* Фрагмент документа
>>>>>

Иной вариант приложения философского идеализма к философии права предлагает убежденный пропагандист моральных принципов Ю.Е. Пермяков (Самарский государственный университет). Он полагает, что с «метафизических высот» философии права «при взгляде на закон открывается надмирная перспектива человечества перед лицом Абсолюта», что «право нужно бессмертному человеку – тому, чье бытие не ограничено занимаемым им местом в историческом пространстве»82.

Тяга к идеализму проявляется и у других авторов. «Подход к праву как к фрагменту социальной реальности не позволяет всесторонне и достаточно полно выявить и выразить его природу»83, – пишет В.П. Малахов. И у него «правовая реальность должна предстать как следствие сложных процессов объективации глубинного содержания правосознания сконцентрированного в идее права»84. Выведение права из правосознания, причем индивидуального, характерно для всей современной отечественной так называемой неклассической философии, в чем сказывается весьма типичное сочетание объективного и субъективного идеализма. «Проблема… состоит не в том, чтобы указать на совокупность объективных причин, обстоятельств и факторов, определяющих природу и содержание права, а в том, чтобы в самом человеке обнаружить условия, актуализирующие правовой взгляд на мир и на деятельное правовое бытие в нем, посмотреть на них как на то, что имманентно человеку»85, – рассуждает В.П. Малахов.

<<<<<

* Что нужно сделать
Согласуются ли с фрагментом документа следующие утверждения: (a) Ю.Е. Пермяков представляет Самарский государственный университет; (b) В.П. Малахов считает, что подход к праву как к фрагменту социальной реальности позволяет полно выявить его природу; (c) выведение права из правосознания характерно для современной отечественной неклассической философии? На каждое ответьте «да» или «нет» и приведите точную цитату из фрагмента, которая это решает.

* Записи данных
>>>>>

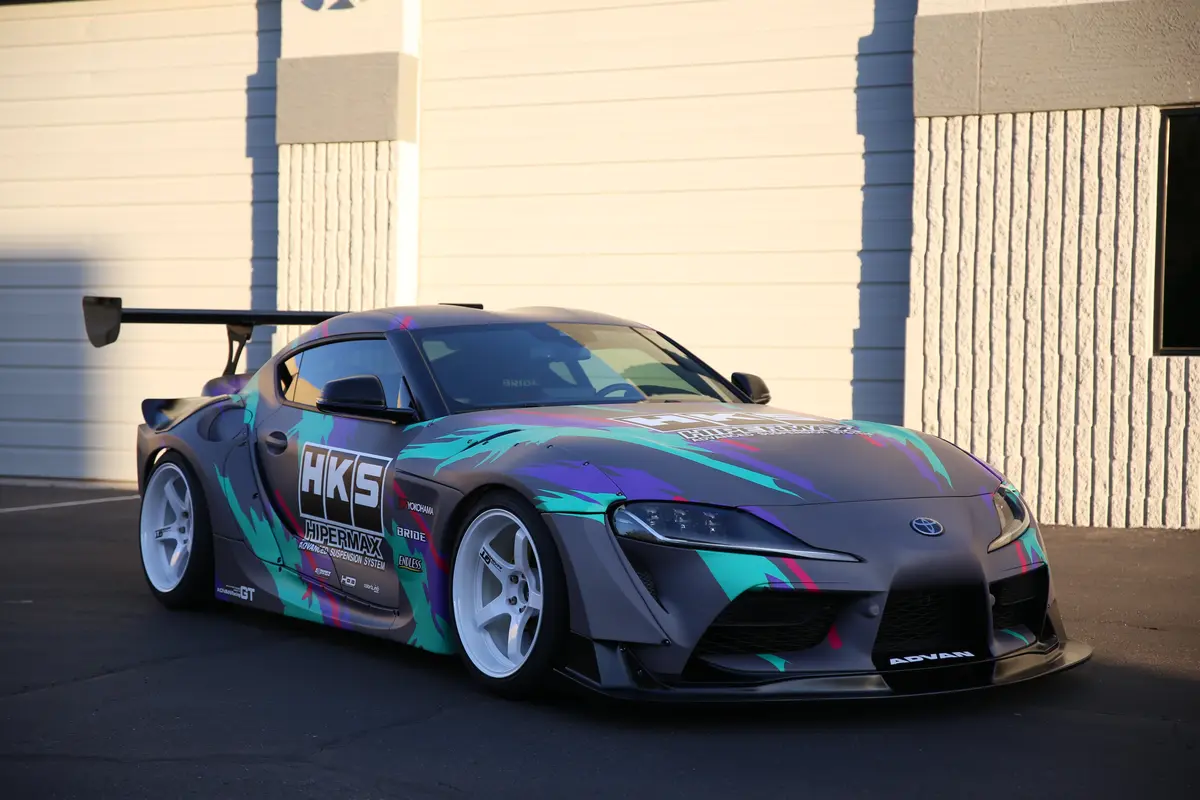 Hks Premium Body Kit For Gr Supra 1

<<<<<
>>>>>

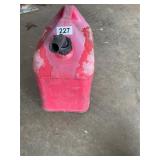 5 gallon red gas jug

<<<<<
>>>>>

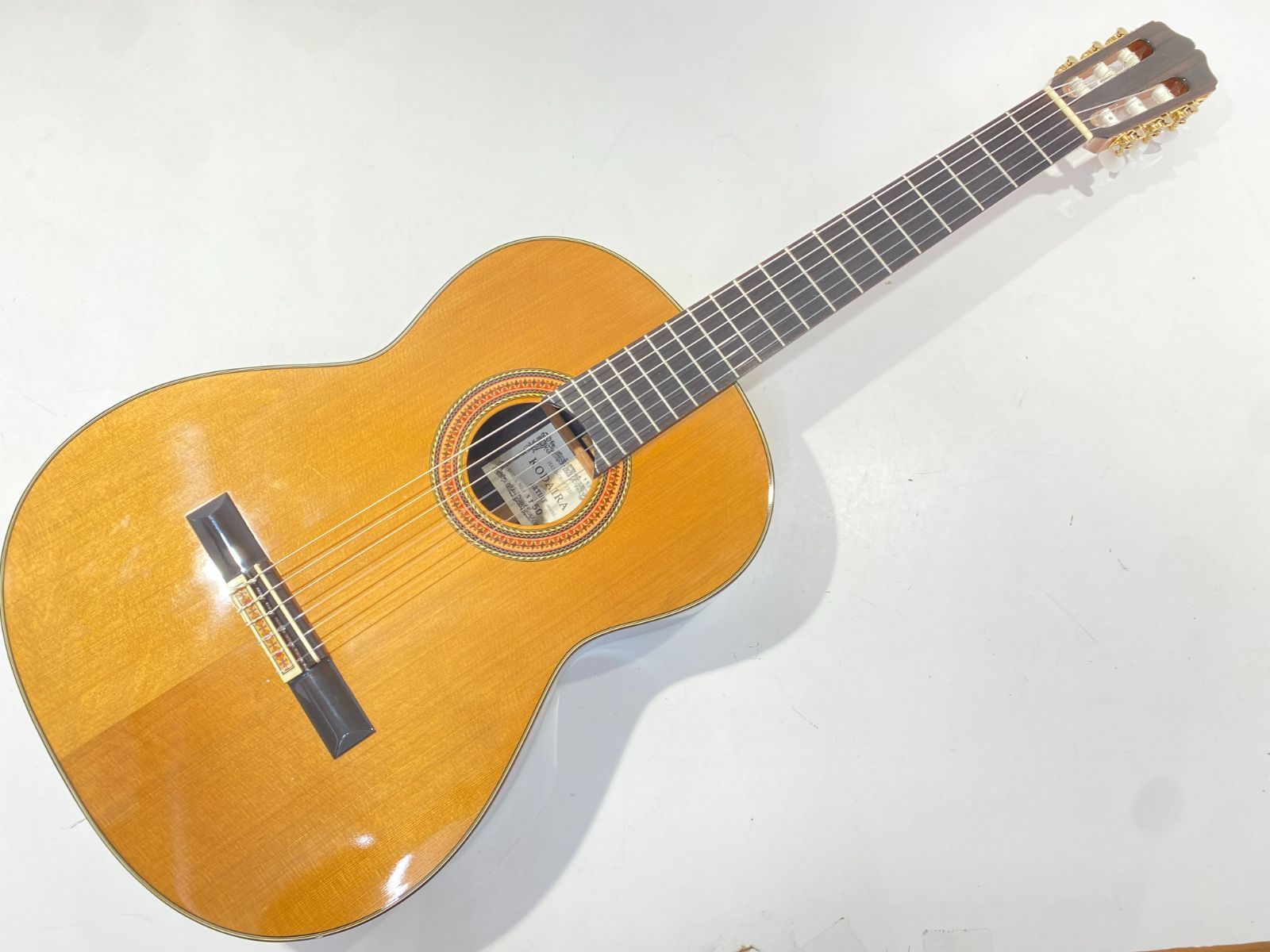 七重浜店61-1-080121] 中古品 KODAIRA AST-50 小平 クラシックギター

<<<<<

* Письменное решение
(a) Да: «Ю.Е. Пермяков (Самарский государственный университет)».
(b) Нет: «Подход к праву как к фрагменту социальной реальности не позволяет всесторонне и достаточно полно выявить и выразить его природу».
(c) Да: «Выведение права из правосознания, причем индивидуального, характерно для всей современной отечественной так называемой неклассической философии».